▶ _What to work on_: Collect every line in the records below that contains the word "document".

▶ _Recorded information_:

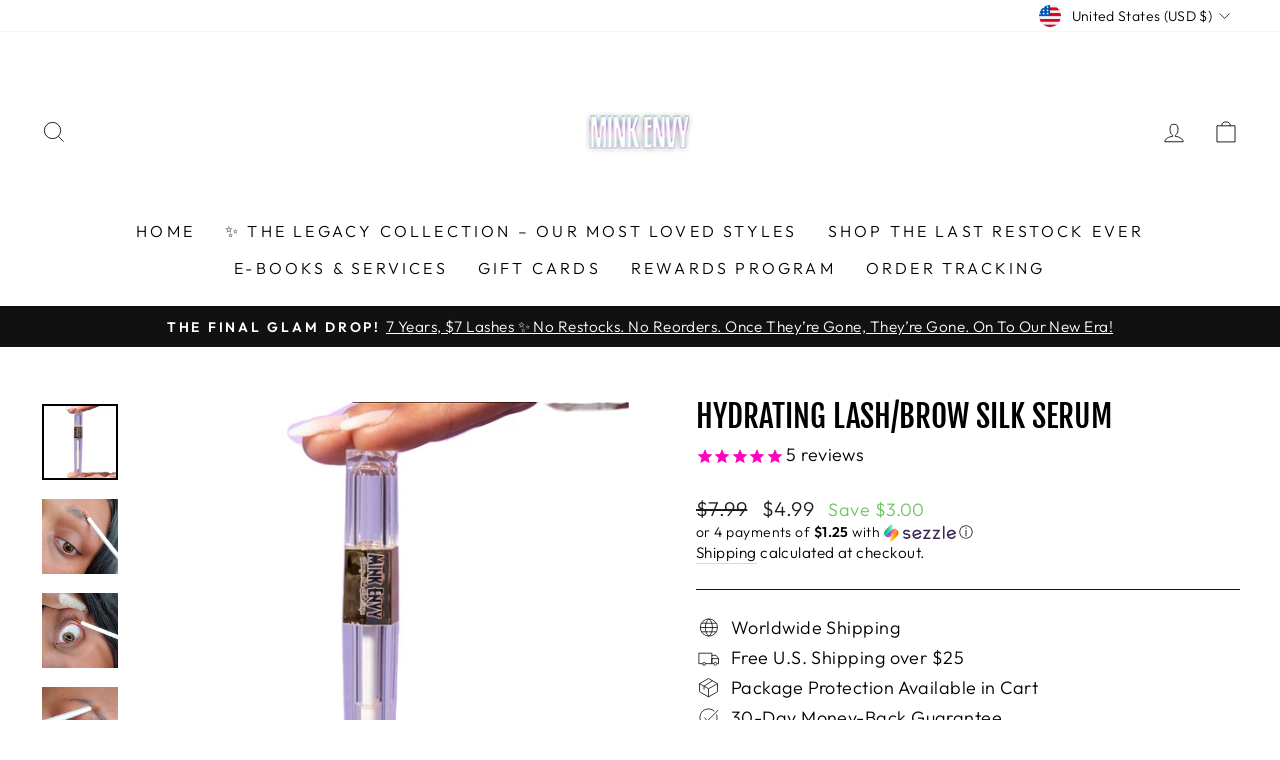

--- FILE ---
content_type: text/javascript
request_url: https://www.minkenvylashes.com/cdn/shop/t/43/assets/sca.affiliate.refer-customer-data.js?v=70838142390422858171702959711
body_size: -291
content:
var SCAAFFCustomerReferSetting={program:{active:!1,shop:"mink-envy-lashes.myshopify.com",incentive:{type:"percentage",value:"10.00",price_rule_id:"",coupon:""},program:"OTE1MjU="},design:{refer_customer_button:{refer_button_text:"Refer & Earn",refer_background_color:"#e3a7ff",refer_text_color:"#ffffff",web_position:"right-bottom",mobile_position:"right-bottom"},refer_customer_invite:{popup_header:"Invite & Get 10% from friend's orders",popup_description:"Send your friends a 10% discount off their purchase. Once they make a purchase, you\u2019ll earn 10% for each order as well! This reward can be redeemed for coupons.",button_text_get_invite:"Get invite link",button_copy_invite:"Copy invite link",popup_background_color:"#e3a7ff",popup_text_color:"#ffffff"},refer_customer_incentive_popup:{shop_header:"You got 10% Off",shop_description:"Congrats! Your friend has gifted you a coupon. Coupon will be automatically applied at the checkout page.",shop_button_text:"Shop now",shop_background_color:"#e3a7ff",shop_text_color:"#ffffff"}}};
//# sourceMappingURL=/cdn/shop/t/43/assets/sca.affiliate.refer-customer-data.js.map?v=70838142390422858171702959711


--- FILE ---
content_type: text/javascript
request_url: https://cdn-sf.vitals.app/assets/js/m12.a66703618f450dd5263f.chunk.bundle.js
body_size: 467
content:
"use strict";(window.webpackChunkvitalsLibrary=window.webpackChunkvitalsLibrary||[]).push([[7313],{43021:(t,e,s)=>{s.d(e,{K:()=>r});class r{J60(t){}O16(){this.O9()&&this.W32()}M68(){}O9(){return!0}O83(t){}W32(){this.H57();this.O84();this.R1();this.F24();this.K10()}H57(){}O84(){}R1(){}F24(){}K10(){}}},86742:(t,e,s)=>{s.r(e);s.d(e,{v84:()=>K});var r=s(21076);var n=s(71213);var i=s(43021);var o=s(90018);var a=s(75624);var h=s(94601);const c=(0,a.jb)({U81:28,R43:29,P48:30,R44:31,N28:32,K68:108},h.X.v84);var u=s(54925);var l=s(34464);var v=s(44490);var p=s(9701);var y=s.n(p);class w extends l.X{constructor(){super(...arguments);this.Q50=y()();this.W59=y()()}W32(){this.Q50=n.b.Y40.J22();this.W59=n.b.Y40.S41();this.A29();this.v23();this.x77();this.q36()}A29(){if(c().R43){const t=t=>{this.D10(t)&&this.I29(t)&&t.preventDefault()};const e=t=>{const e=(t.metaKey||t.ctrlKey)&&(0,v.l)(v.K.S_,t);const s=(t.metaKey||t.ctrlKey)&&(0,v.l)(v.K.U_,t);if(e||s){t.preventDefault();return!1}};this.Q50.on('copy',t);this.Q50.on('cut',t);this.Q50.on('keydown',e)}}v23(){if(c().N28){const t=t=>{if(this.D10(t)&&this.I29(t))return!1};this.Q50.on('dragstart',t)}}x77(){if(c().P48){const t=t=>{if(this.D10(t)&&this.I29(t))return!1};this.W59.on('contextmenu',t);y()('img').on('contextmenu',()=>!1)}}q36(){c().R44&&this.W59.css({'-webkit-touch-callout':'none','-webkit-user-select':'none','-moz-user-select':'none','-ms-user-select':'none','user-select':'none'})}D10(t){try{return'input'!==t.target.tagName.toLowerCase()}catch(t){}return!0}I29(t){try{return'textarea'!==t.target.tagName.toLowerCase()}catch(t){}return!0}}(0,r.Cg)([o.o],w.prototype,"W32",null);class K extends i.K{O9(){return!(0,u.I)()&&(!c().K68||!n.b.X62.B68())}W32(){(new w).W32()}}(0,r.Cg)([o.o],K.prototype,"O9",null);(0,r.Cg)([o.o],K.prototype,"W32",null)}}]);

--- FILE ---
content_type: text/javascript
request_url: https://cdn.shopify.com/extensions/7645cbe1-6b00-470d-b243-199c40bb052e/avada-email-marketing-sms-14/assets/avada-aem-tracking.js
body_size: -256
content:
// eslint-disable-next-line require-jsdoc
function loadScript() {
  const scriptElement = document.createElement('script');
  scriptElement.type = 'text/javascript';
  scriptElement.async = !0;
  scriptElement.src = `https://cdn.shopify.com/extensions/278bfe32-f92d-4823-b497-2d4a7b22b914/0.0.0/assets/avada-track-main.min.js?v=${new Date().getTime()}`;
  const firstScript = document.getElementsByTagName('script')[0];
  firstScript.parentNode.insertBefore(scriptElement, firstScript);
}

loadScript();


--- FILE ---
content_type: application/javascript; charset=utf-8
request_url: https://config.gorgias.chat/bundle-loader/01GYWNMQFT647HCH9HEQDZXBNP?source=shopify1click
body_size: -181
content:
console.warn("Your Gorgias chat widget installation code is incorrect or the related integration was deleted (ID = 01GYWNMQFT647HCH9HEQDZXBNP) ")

▶ _Result of the task_:
  const scriptElement = document.createElement('script');
  const firstScript = document.getElementsByTagName('script')[0];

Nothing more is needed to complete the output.